▸ **Your instructions**
The answer must be an exact copy of the lines from the one holding "kingdom: Animalia" through the final line of the entries, and nothing else.

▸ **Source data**
>>>>
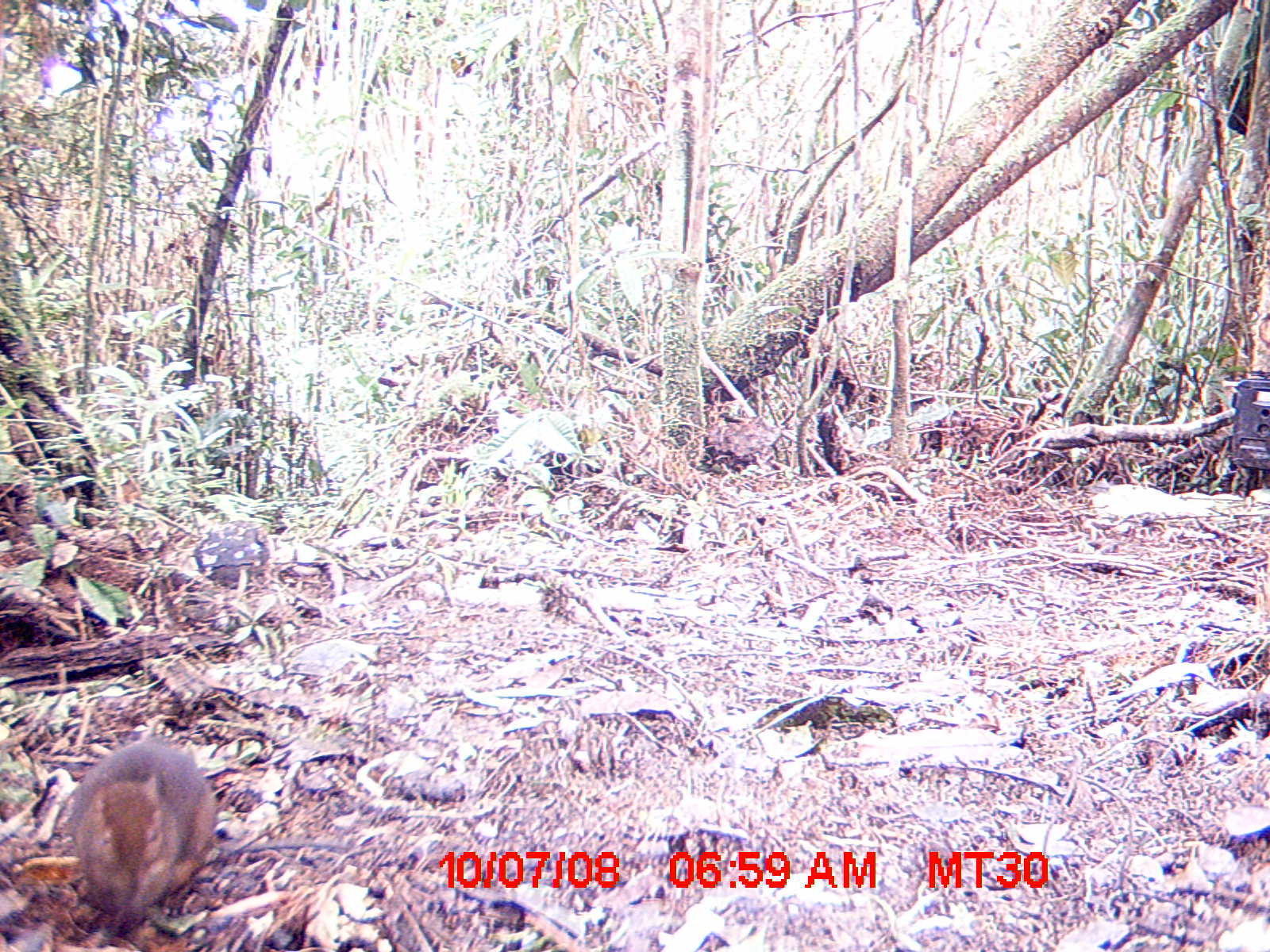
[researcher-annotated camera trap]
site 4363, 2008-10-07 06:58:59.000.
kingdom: Animalia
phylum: Chordata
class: Mammalia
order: Rodentia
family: Nesomyidae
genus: Nesomys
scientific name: Nesomys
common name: nesomys rodents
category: nesomys sp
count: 1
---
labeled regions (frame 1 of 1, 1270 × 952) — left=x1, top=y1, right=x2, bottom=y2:
nesomys sp: left=65, top=739, right=218, bottom=932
<<<<
▸ **Answer box**
kingdom: Animalia
phylum: Chordata
class: Mammalia
order: Rodentia
family: Nesomyidae
genus: Nesomys
scientific name: Nesomys
common name: nesomys rodents
category: nesomys sp
count: 1
---
labeled regions (frame 1 of 1, 1270 × 952) — left=x1, top=y1, right=x2, bottom=y2:
nesomys sp: left=65, top=739, right=218, bottom=932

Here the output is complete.